Infrastructure upgrade required

This release requires a Terraform module upgrade to v2.0.0 to enable warm pools and apply IAM changes.New IAM permissions added to the runner custom role:
PermissionPurpose
compute.autoscalers.createManage MIG autoscalers for dynamic warm pool scaling
compute.autoscalers.deleteClean up autoscalers when warm pools are removed
compute.autoscalers.getRead autoscaler state during reconciliation
compute.autoscalers.updateAdjust autoscaler targets as demand changes
compute.instanceGroupManagers.useRequired for autoscaler to manage MIG instances
compute.instances.listReferrersDiscover which MIG owns a VM during warm pool operations
compute.instances.resumeResume suspended warm pool VMs on claim
monitoring.timeSeries.createPublish scaling metrics that drive the autoscaler
IAM role binding changes:
  • The project-level iam.serviceAccounts.actAs and iam.serviceAccounts.getAccessToken permissions have been removed from the runner custom role.
  • Instead, the runner SA is granted roles/iam.serviceAccountUser on three specific service accounts: runner_sa, environment_vm_sa, and proxy_vm_sa.
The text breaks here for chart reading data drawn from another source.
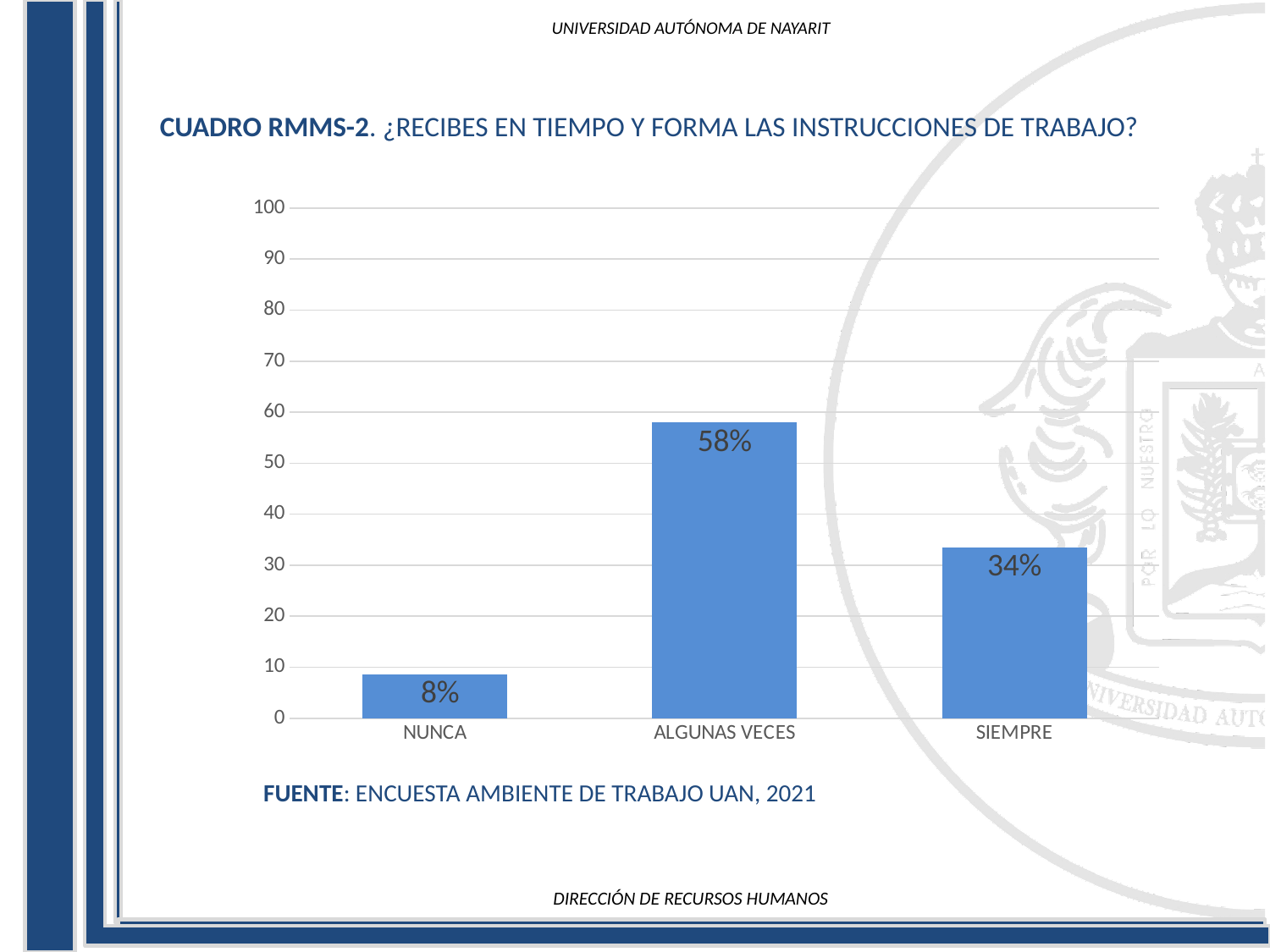
What is the difference between the values for SIEMPRE and NUNCA? 26% Which is larger, the value for SIEMPRE or the value for NUNCA? SIEMPRE How many categories are shown on the x axis? 3 Which category has the lowest value? NUNCA What is the value for NUNCA? 8% Which category has the highest value? ALGUNAS VECES What source is cited below the chart? ENCUESTA AMBIENTE DE TRABAJO UAN, 2021 What is the difference between the values for ALGUNAS VECES and SIEMPRE? 24% Is the value for ALGUNAS VECES greater or less than 50? greater What kind of chart is shown on the slide? bar chart What is the value for ALGUNAS VECES? 58% What is the value for SIEMPRE? 34%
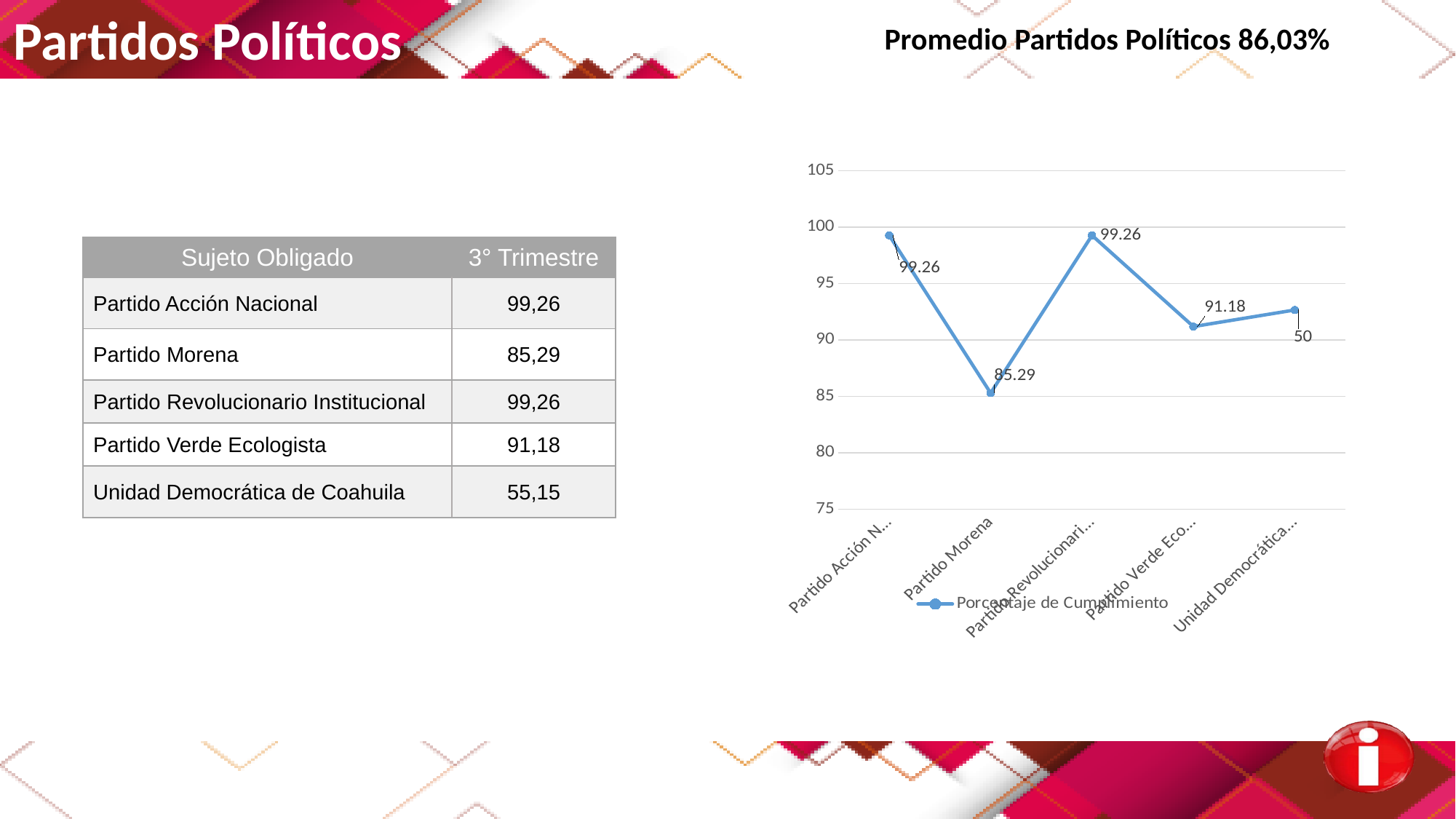
What kind of chart is shown on the slide? line chart How many data points are plotted on the line in the chart? 5 What value does the chart show for Partido Acción Nacional? 99.26 What value does the chart show for Partido Morena? 85.29 Is the value for Partido Morena greater or less than 90? less How many series does the chart legend list? 1 Which is larger, the value for Partido Verde Ecologista or the value for Partido Morena? Partido Verde Ecologista Which category has the lowest plotted value in the chart? Partido Morena Is the value for Partido Verde Ecologista greater or less than 90? greater What is the name of the series shown in the chart legend? Porcentaje de Cumplimiento What is the difference between the values for Partido Acción Nacional and Partido Verde Ecologista? 8.08 What value does the chart show for Partido Verde Ecologista? 91.18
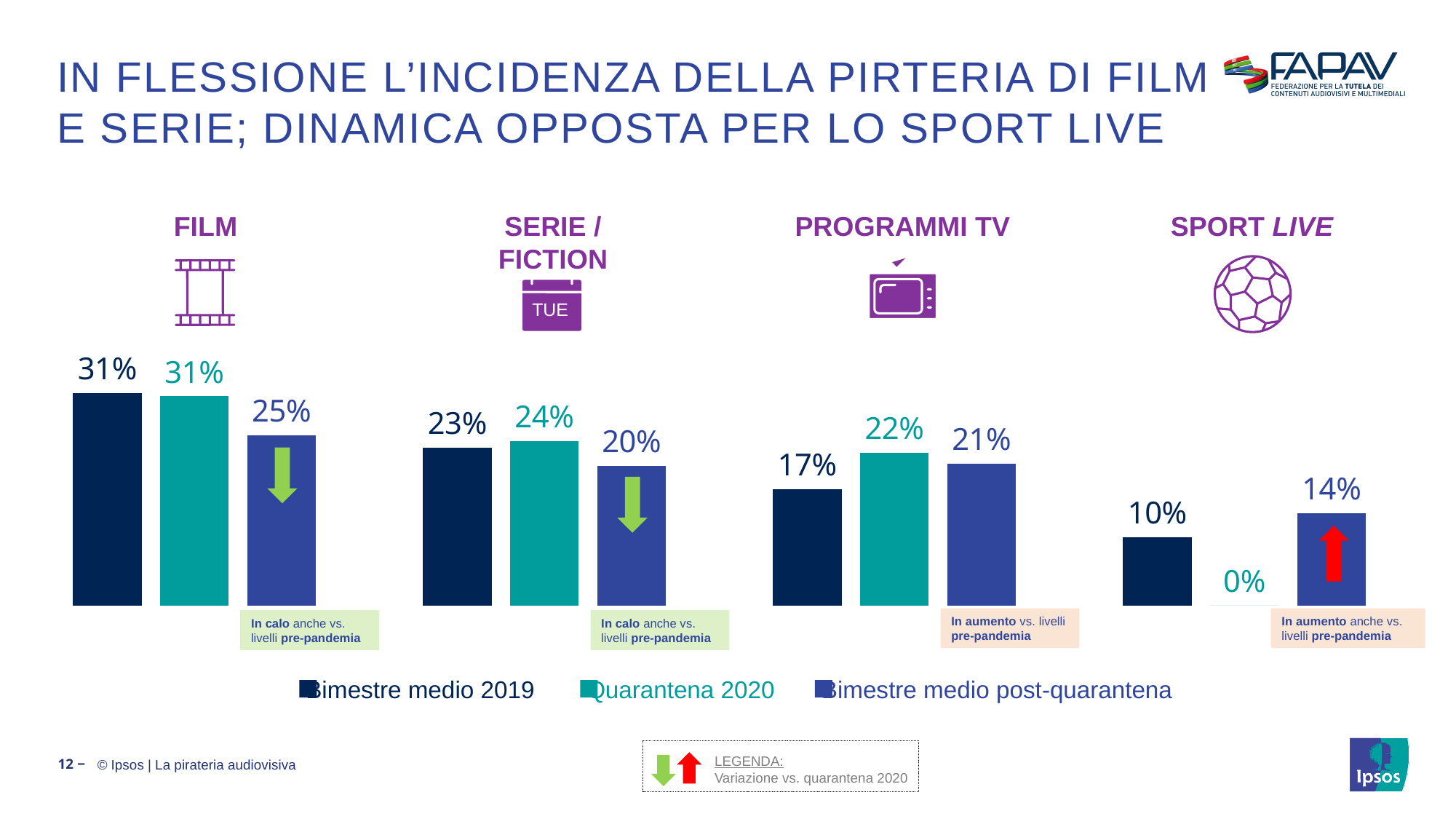
What is the difference between the Quarantena 2020 and Bimestre medio post-quarantena values for FILM? 6% Which category has the highest value in the Bimestre medio post-quarantena series? FILM What is the difference between the Bimestre medio post-quarantena and Bimestre medio 2019 values for SPORT LIVE? 4% What kind of chart is shown on the slide? Bar chart What is the value for FILM in the Bimestre medio 2019 series? 31% What is the value for PROGRAMMI TV in the Bimestre medio post-quarantena series? 21% What is the value for SERIE / FICTION in the Quarantena 2020 series? 24% What is the value for SPORT LIVE in the Quarantena 2020 series? 0% Which category has the lowest value in the Bimestre medio 2019 series? SPORT LIVE How many series does the legend list? 3 Which is larger for PROGRAMMI TV: the Bimestre medio 2019 value or the Quarantena 2020 value? Quarantena 2020 How many categories are shown in the chart? 4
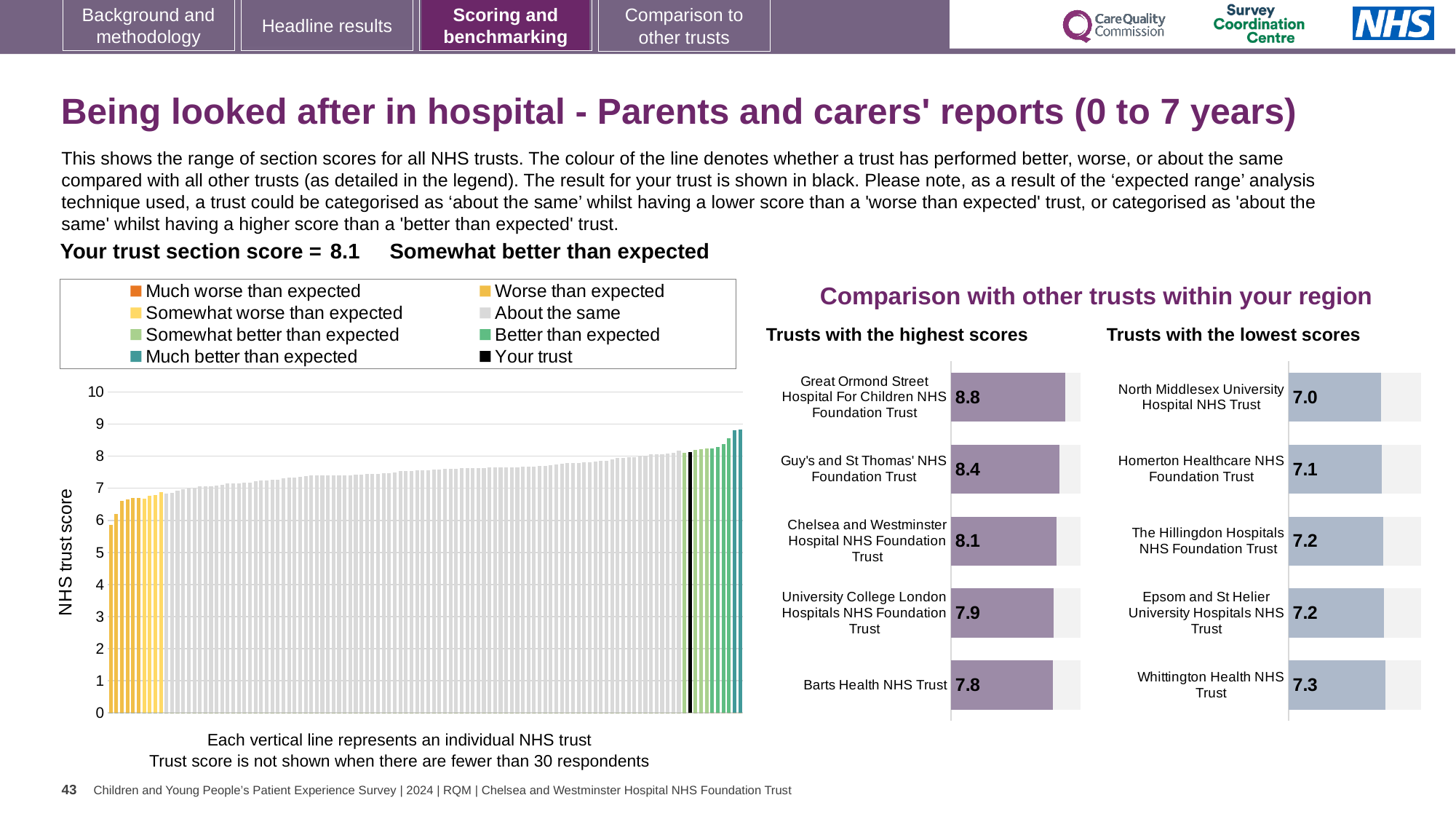
In the 'Trusts with the highest scores' chart, what is the score for Great Ormond Street Hospital For Children NHS Foundation Trust? 8.8 In the NHS trust score chart on the left, do the values rise or fall from left to right? Rise How many entries does the legend of the NHS trust score chart on the left list? 8 In the 'Trusts with the lowest scores' chart, which has the larger score: Homerton Healthcare NHS Foundation Trust or Whittington Health NHS Trust? Whittington Health NHS Trust What kind of chart is the NHS trust score chart on the left of the slide? Bar chart In the 'Trusts with the lowest scores' chart, what is the score for North Middlesex University Hospital NHS Trust? 7.0 How many trusts are shown in the 'Trusts with the highest scores' chart? 5 In the 'Trusts with the highest scores' chart, what is the score for Barts Health NHS Trust? 7.8 In the 'Trusts with the highest scores' chart, which trust has the highest score? Great Ormond Street Hospital For Children NHS Foundation Trust In the 'Trusts with the highest scores' chart, what is the difference between the scores of Great Ormond Street Hospital For Children NHS Foundation Trust and Barts Health NHS Trust? 1.0 In the 'Trusts with the lowest scores' chart, what is the score for Whittington Health NHS Trust? 7.3 In the 'Trusts with the lowest scores' chart, which trust has the lowest score? North Middlesex University Hospital NHS Trust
This limits impersonation to only the SAs the runner attaches to instances.
  • The runner assets bucket role has been elevated from roles/storage.objectViewer to roles/storage.objectAdmin to support writing managed metrics audit payloads.
Other infrastructure changes:
  • Unused service accounts (build_cache, secret_manager, pubsub_processor) are removed.
  • Environment UDP egress is now restricted to DNS, NTP, and QUIC.

Upgrade steps

  1. Update the version constraint in your main.tf module block to v2.0.0. See the release page for details.
  2. Run terraform init -upgrade to fetch the new module.
  3. Run terraform plan -out=tfplan and review the changes, paying attention to IAM and firewall rule updates.
  4. Run terraform apply tfplan.
  5. If you use pre-created service accounts, you must:
    • Add the new custom role permissions listed above.
    • Grant roles/iam.serviceAccountUser on the runner_sa, environment_vm_sa, and proxy_vm_sa service accounts to the runner SA.
Full walkthrough: Upgrade GCP runner infrastructure

What else is in this release

  • Managed metrics pipeline lets you export runner metrics via Prometheus remote_write for monitoring runner health, environment lifecycle, and resource utilization. Contact your account team to enable it.
  • Quota and capacity errors from GCP are now surfaced as clear machine failure messages instead of generic errors.
  • Automation services support a configurable readiness timeout, preventing services from hanging indefinitely when a health check never passes.
  • Orphaned MIGs, autoscalers, instance templates, and warm pool instances are automatically cleaned up, preventing resource leaks.
  • Environment startup is faster. Supervisor initialization steps now run concurrently, disk pre-warming prioritizes startup-critical paths, and git configuration runs in fewer round trips.
  • Warm pool claim reliability is improved. The runner picks the oldest available instance, skips in-flight instances, and recovers the default network route after resuming a suspended VM.
  • Async VM creation failures are now surfaced via Pub/Sub instead of silently failing.
  • Log line ordering within the same timestamp is now preserved.
  • The agent operations proxy is more resilient to transient connection failures.
  • Prebuild snapshots no longer carry stale git identity from the prebuild executor.
  • File watch self-healing works correctly when a denylisted file is unlinked and recreated inside Docker-in-Docker.
  • The runner recovers gracefully from stale gitconfig lock files.
  • Updated go-jose/v4 to v4.1.4 (High severity, GHSA-78h2-9frx-2jm8).
  • Updated go.opentelemetry.io/otel/sdk to v1.43.0 (High severity).
  • Updated Node.js to v24.14.1 (High severity).
  • Updated base container images and Prometheus for CVE fixes.
  • Go toolchain bumped to go1.26.2 (fixes CVE-2026-27143).